The singer-songwriter Ned Sublette starred as the opera’s narrator “R,” in the role originated by Ashley. Playing with him was “Buddy, The World’s Greatest Piano Player,” a unique all-piano role for Cuban virtuoso Elio Villafranca. Composer Peter Gordon, who collaborated with Ashley on the original incarnation of Perfect Lives, returned as music producer, to play live electronics and mixing. The chorus was Elisa Santiago (appearing as Isolde, Gwyn, and Ida) and Raúl de Nieves (appearing as Will, Ed, and The Captain of the Football Team).

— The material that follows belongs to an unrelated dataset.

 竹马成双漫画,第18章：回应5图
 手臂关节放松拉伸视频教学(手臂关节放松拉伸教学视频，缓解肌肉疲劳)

Perfect Lives was originally commissioned for television by The Kitchen (NY) in 1979 and was completed in 1983, co-produced by The Kitchen and Channel Four in Great Britain. It was aired on Channel Four in 1983 and in 1984, and subsequently on German, Austrian and Spanish television. Perfect Lives’ innovative combination of chanting, storytelling, meditation and ecstatic revelation, challenges the ways in which we perceive the relationship between language and music. It has almost single-handedly changed the way we think about opera, television, and performance.

In July 2014, Vidas Perfectas traveled “on location” for theatrical stagings in Marfa, Texas and on-site performances in Ciudad Juárez and El Paso, TX. All seven episodes were then compiled and edited for television. At the completion of all seven episodes, Vidas Perfectas toured internationally, accompanied by a full recording to be released on CD and DVD.